[Short text fragments from websites]
==*==

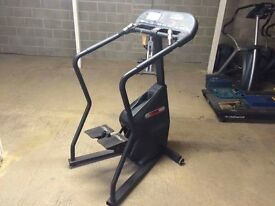 Star Trac 4100 Stepper commercial/home gym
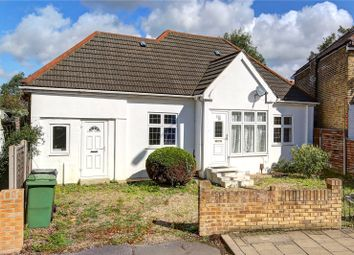 Thumbnail 3 bed bungalow to rent in Kneller Road, Twickenham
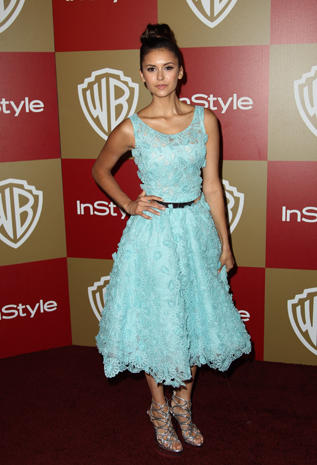 Golden Globes 2013 after parties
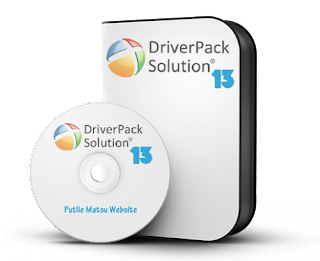 DriverPack Solution 13.0.380 driverpack 13 2013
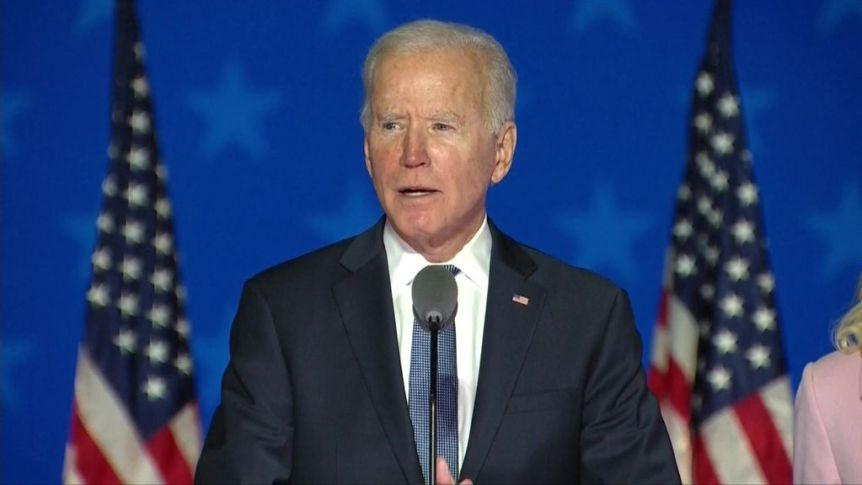 Biden believes he is 'on track' to win US election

==*==

### WORK REQUEST
Write down all the entries exactly, but not the pictures they hold.

### RESPONSE BOX
 Star Trac 4100 Stepper commercial/home gym
 Thumbnail 3 bed bungalow to rent in Kneller Road, Twickenham
 Golden Globes 2013 after parties
 DriverPack Solution 13.0.380 driverpack 13 2013
 Biden believes he is 'on track' to win US election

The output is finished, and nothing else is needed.